Health Care Reform - Will Dr Obama Be Able To Cure The Us Health System?
Let ' s pretend that President Obama is actually Dr Obama, and that his job is to pick out and treat the US Health System. What will he find, how will he go about it, and what will be the outcome?
The process of diagnosis is relatively straight forward. Everyone acknowledges that the system is pained and that there are a number of agreed on symptoms of this disorder. Firstly the system is far too worthwhile, consuming halfway twice as many dollars per capita as health systems in other Western countries. And this rate is also sick focused. Over thirty per cent of our health dollars are spent on administrative non - patient care costs ( selfsame as insurance companies costs and profits, and excessive administrative costs for providers ). We also spend twice as much on medications as other Western countries, and our reimbursement practices inappropriately reward piece ratio medicine, particularly doctors who perform interventions, ( near as surgeons and radiologists ) instead of undertaking prevention and the treatment of chronic disorder ( resembling as primary care physicians ). Of course the existence of 47 million uninsured is a disgrace and a huge pickle, as is the relatively moneyless quality of overall care provided nationally for the money spent. And in consummation the whole system is very patchy, with excellence provided relatively cheaply in some areas, and the opposite in many others. All this occurs in the setting of relatively little investment in electronic medical records and modern information technology, which could certainly improve the system.
So what should Dr Obama do? What is his treatment plan? If he addresses some of the problems uppermost, then the task becomes clearer. It is positively essential to introduce some formation of national public insurance program, both to warrant the currently uninsured, and to stock up competition for the excessive number of health insurance companies to make them reduce their rates, increase their cover, and implement better appraisal services. It is likely that this process will lead to many of the insurance companies motion out of business, and that is fine, seeing there are way to many at ad hoc, and it would be more cerebral for us to have fewer fitter health insurance operations. At the same time the cost of pharmaceuticals has to be addressed - there needs to be a nationally negotiated formulary for focal point essential drugs that are paid out of the public wallet.
At the corresponding time the payment structure for providers needs to be changed, and more weight paid for services for chronic illness and prevention, and less for interventional medicine, while also encouraging, as is spirit, the use of electronic medical inscribe systems and other health information technology initiatives. A single sensational decoration would come if he insisted on the introduction of a national health identifier number as this would intensely heighten the ability of providers to exchange health information when requisite, and would hugely open doors billing and administrative processes.

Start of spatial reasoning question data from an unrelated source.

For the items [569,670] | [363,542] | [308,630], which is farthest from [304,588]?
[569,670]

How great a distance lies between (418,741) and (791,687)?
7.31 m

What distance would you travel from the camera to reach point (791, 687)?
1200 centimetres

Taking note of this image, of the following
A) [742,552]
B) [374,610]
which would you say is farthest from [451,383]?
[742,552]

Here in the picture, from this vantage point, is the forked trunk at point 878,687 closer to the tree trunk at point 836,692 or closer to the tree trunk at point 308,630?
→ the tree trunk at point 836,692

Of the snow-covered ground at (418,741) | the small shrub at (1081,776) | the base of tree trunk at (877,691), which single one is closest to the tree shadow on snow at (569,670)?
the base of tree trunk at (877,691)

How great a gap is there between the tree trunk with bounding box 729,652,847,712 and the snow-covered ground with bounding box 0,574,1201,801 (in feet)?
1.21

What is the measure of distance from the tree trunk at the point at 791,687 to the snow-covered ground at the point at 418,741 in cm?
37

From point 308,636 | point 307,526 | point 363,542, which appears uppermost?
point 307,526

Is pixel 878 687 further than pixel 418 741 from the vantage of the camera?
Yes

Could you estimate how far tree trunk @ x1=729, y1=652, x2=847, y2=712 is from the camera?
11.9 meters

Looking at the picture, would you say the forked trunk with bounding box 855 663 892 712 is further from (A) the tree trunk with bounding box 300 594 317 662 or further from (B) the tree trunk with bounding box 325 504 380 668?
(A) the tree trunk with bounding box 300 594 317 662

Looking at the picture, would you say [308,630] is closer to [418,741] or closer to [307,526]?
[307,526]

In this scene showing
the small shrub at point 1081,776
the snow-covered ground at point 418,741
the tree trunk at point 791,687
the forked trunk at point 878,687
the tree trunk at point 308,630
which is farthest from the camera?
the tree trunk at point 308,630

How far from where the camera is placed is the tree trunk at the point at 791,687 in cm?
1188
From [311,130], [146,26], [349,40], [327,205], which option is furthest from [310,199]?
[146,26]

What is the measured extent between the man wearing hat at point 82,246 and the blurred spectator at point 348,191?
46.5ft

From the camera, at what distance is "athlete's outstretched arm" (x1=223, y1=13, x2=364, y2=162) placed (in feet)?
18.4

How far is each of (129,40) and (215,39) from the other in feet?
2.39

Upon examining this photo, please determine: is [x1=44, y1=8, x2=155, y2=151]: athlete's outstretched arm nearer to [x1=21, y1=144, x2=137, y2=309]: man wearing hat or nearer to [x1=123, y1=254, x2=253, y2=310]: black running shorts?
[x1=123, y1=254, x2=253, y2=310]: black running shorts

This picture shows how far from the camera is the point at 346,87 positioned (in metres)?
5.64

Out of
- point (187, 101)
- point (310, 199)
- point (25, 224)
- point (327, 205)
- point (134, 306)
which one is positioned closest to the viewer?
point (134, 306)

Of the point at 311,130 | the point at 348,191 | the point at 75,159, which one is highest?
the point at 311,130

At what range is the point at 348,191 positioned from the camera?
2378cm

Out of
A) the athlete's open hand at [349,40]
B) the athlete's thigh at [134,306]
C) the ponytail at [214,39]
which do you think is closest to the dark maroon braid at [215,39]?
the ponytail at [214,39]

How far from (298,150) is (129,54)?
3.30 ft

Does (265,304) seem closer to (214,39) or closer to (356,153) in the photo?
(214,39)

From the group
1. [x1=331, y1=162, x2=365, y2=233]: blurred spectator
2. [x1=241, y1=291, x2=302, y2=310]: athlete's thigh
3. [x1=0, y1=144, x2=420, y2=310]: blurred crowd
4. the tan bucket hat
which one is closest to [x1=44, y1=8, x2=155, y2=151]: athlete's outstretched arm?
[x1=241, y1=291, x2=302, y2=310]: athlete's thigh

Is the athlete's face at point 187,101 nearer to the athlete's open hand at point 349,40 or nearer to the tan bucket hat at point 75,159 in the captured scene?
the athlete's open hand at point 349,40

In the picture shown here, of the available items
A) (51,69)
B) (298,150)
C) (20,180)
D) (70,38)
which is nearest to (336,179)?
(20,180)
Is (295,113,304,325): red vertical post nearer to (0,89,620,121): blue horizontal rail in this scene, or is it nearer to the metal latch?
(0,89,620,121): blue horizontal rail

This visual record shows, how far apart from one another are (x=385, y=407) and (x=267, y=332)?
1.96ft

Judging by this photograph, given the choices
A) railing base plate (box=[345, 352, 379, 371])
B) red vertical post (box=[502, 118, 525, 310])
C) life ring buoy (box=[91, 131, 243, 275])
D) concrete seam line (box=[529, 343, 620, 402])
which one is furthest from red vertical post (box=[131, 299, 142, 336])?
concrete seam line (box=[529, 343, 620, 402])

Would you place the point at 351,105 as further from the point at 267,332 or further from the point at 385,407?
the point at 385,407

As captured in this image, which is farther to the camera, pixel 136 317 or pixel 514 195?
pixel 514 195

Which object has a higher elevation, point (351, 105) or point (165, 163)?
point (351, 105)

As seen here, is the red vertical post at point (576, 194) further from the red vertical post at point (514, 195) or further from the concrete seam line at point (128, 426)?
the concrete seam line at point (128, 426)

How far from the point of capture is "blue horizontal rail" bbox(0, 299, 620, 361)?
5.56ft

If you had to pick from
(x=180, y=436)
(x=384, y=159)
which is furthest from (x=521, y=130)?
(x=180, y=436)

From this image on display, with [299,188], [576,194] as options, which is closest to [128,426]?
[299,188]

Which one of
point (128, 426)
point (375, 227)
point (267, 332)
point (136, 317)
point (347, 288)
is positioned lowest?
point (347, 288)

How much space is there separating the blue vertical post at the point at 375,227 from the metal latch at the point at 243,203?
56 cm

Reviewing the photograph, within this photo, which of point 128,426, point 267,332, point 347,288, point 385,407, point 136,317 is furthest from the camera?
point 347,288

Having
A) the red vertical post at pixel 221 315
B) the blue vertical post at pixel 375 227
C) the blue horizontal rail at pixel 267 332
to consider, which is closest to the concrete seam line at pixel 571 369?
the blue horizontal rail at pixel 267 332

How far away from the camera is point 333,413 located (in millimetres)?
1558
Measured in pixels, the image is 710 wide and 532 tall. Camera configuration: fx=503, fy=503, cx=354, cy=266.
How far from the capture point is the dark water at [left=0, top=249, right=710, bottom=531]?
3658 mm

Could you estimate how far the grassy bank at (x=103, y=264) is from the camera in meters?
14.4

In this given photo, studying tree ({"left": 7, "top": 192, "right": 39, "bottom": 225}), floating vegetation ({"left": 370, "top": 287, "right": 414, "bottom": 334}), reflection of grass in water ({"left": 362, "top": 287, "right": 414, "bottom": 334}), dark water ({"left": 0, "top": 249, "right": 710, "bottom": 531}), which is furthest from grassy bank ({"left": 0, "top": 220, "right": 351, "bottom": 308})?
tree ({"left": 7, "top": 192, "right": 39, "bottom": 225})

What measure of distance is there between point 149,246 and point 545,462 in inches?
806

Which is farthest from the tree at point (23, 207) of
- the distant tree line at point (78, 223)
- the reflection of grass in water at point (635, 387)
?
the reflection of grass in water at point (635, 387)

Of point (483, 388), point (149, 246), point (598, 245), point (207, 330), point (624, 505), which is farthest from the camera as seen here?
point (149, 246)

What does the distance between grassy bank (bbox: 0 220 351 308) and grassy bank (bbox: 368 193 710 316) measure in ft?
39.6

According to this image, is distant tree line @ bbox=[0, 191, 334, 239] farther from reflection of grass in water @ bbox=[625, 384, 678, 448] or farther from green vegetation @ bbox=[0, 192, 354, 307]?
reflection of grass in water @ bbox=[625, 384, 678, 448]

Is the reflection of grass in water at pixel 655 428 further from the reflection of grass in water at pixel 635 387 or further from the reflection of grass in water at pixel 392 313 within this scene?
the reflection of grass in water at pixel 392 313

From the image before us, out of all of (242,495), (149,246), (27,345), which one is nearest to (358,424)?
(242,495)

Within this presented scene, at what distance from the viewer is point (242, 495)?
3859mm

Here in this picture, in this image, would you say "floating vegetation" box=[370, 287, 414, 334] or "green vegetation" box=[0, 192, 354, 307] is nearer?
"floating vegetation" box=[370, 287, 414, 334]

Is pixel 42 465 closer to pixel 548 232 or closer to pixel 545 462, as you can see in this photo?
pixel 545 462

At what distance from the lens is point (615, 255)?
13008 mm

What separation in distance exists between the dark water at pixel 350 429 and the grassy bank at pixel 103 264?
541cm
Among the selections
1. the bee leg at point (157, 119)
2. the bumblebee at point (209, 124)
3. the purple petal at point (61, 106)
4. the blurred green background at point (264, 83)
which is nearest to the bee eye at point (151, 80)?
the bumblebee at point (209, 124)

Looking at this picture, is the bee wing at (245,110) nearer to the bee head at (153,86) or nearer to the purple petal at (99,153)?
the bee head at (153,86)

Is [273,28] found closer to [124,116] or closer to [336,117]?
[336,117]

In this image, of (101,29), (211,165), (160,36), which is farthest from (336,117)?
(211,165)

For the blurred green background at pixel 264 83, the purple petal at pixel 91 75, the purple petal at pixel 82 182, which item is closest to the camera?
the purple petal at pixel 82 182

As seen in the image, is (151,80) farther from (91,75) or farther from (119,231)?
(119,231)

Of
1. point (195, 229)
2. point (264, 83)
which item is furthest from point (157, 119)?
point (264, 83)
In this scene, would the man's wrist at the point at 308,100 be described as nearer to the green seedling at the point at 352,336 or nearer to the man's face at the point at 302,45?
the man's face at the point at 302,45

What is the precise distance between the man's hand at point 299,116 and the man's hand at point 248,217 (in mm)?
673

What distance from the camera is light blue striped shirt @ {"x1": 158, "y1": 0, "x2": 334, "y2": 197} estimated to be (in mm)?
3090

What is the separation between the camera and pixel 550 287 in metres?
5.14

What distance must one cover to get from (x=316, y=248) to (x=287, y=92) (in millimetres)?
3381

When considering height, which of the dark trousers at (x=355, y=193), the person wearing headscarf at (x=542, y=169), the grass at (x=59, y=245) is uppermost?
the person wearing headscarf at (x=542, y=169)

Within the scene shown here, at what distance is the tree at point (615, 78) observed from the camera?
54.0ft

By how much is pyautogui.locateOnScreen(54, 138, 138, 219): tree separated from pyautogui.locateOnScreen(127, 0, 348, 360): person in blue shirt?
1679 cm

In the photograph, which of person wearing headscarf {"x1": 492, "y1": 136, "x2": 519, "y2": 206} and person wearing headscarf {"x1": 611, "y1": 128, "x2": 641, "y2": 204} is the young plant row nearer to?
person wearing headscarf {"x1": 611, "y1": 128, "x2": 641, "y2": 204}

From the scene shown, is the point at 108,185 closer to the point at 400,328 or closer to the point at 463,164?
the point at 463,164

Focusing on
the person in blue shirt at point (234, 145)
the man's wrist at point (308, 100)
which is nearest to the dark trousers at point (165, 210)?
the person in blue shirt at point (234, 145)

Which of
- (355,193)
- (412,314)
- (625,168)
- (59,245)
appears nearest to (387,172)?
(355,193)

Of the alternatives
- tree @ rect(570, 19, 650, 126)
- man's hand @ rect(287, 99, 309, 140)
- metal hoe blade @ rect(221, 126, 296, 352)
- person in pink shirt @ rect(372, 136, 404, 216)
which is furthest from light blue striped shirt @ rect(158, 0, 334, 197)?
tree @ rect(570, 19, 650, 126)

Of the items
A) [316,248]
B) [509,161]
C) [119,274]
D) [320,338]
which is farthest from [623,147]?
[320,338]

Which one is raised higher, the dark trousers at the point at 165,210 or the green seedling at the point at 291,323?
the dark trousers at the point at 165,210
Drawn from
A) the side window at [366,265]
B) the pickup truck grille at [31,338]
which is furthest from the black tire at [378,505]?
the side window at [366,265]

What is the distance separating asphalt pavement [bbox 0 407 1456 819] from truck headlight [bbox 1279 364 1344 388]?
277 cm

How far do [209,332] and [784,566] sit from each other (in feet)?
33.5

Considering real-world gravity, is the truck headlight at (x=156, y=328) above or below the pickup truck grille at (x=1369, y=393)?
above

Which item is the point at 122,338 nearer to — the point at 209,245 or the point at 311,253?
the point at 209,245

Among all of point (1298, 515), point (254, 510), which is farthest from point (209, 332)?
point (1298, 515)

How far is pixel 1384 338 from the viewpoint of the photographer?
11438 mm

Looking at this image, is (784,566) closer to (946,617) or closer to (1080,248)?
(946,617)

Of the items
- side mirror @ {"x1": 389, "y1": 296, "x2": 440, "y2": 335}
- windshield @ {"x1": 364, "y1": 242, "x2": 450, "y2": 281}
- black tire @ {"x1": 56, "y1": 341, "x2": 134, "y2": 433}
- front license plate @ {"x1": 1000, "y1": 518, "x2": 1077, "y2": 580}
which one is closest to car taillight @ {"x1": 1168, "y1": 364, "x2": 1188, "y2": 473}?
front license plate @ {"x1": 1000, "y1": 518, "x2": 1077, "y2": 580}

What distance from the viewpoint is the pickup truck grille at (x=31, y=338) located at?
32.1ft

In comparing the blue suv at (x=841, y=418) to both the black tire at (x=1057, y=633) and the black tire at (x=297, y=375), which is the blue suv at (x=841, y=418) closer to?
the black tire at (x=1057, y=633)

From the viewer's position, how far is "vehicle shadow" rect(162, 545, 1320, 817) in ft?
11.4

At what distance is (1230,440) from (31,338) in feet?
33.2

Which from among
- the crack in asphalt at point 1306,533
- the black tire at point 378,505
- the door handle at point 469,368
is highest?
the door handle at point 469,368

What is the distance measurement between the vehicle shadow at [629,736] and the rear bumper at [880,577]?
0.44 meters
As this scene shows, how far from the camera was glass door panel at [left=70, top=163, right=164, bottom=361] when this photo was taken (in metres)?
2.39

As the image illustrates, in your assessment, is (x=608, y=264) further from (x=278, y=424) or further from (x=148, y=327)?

Many other things have to happen, of course, but will Dr Obama and his team be up to this task? We currently have a wealthy and inefficient health system, and in any homologous system there are winners and losers. The winners in today ' s health system are insurance companies, the pharmaceutical industry, and great numbers of providers who are used to getting exceptionally high incomes for interventional services. The losers are patients, and the country. When looked at broadly, the diagnosis and treatment of our health system is actually relatively straightforward, but it has to be accepted that today ' s " winners " will not necessarily remain in that position long term, and that there will be a number of losers as we quarters the system. Let ' s just promise that Dr Obama, and his multidisciplinary health planning team in Congress, are able to push through the reforms the US health system needs so that the patient is no longer the short-sighted.